Since then, though, McCain has been talking about scrapping the convention altogether (or at least postponing it until Rove can run another week of negative ads smearing Obama) and staging some kind of show of concern by the Forces of Evil for the folks who get hit by the Hurricane God is sending to show how much he disapproves of Republicans. Yes, they're hoping to "turn Republicans into Red Cross-type volunteers who would help collect donations, food and goods for storm victims."
McCain, who just made the most cynical choice of running mates in American history, showing absolutely zero regard for the good of the country, yapped on Fox about his campaign motto being "America First" and how "helping people during an emergency will take precedence over accepting the nomination... It wouldn't be appropriate to have a festive occasion while a near-tragedy or a terrible challenge is presented in the form of a natural disaster." SO instead McCain will go down to the Gulf Coast and try to capitalize on the problems while getting in the way-- seriously in the way-- on rescue operations. He's really a disgusting excuse for a human being. He did the same thing when there was flooding in Iowa. Does McCain think natural disasters are sent solely to provide him with opportunities for campaign backdrops?
It is genuinely revolting to think of a Cat 4 or 5 hurricane as a marketing op, but this is, after all, a country run by a man who let himself be photographed carrying a fake turkey to feed soldiers in Iraq. So I wonder if the Obama team has given any thought to what a spectacular PR coup this will be. And the bar for Republicans to "succeed" is particularly low. All Bush needs to do is to ensure that less than 1836 Americans end up drowning in their own waste, as they did the last time a hurricane struck during a Republican presidency to declare Operation Hype The Hurricane a triumph.
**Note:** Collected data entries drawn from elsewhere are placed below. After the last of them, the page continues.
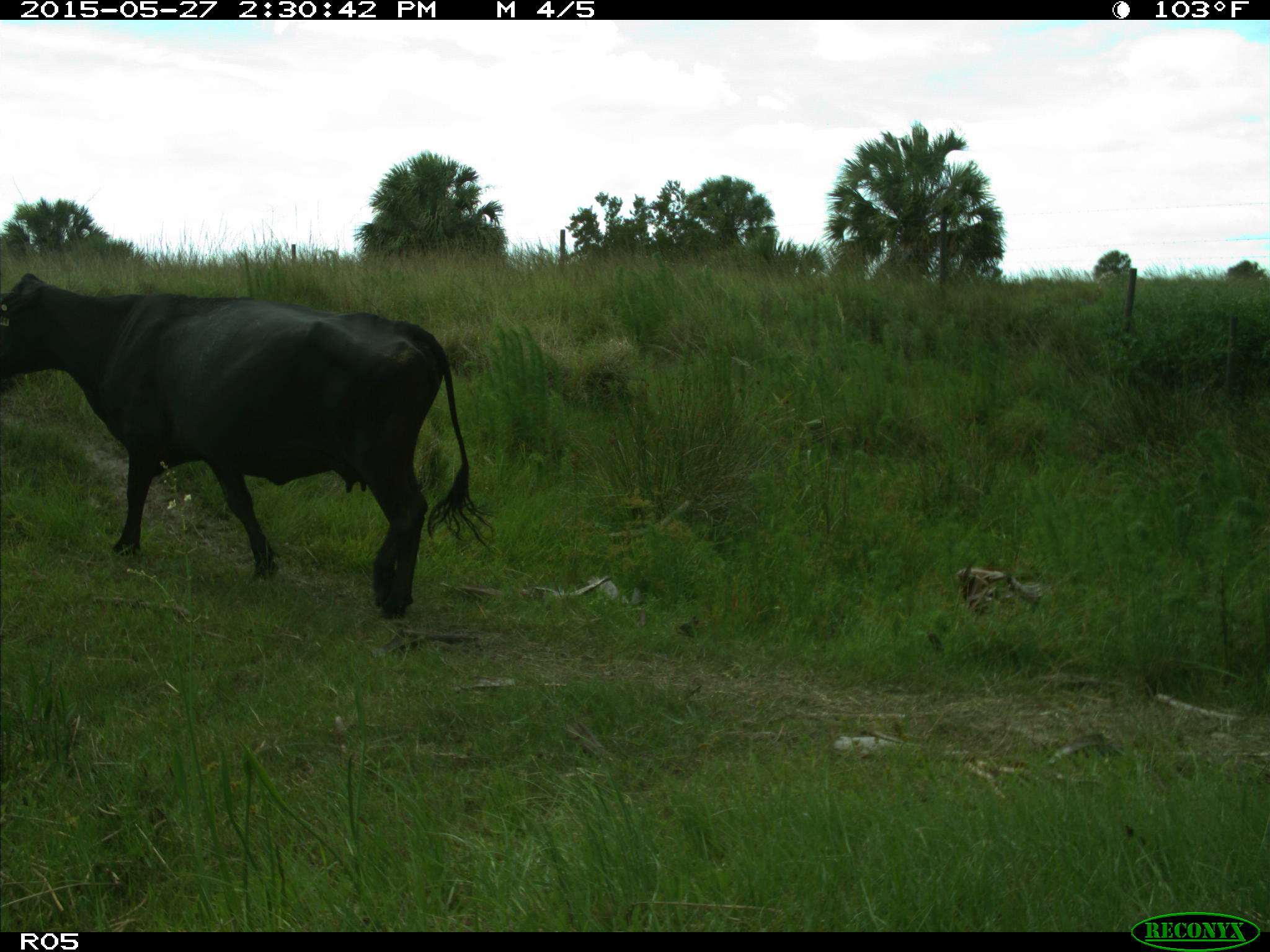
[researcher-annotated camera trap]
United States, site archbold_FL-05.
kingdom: Animalia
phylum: Chordata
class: Mammalia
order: Artiodactyla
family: Bovidae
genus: Bos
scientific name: Bos taurus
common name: domestic cow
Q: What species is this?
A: Bos taurus (domestic cow).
Meanwhile, brutally authoritarian-type police sweeps of the Twin Cities are seeing round-ups of potential protesters already-- kind of like Communist China's response to peaceful protesters at the Olympics. There is a problem with postponing the convention, though. If they change the date, does that mean that all the Republican senators and House members who had "previous appointments they couldn't get out of" that week, can now come? I mean would it really be a Republican Convention without Gordon Smith, Susan Collins, Ted Stevens, Pat Roberts, Mike Johanns, Roger Wicker, John Sununu, Liddy Dole... not to mention half the Michigan Repug congressional delegation? And of course there's the Larry Craig problem. They finally persuaded him to stay away from the city where he so grievously disgraced himself and exposed their collective hypocrisy, but the following week, he'll be in court in St. Paul for another appeals hearing. So... would he actually miss the convention and the parties (and the party boys) if he was actually in town? McCain better decide what's gonna be worse, Larry Craig or Gustav.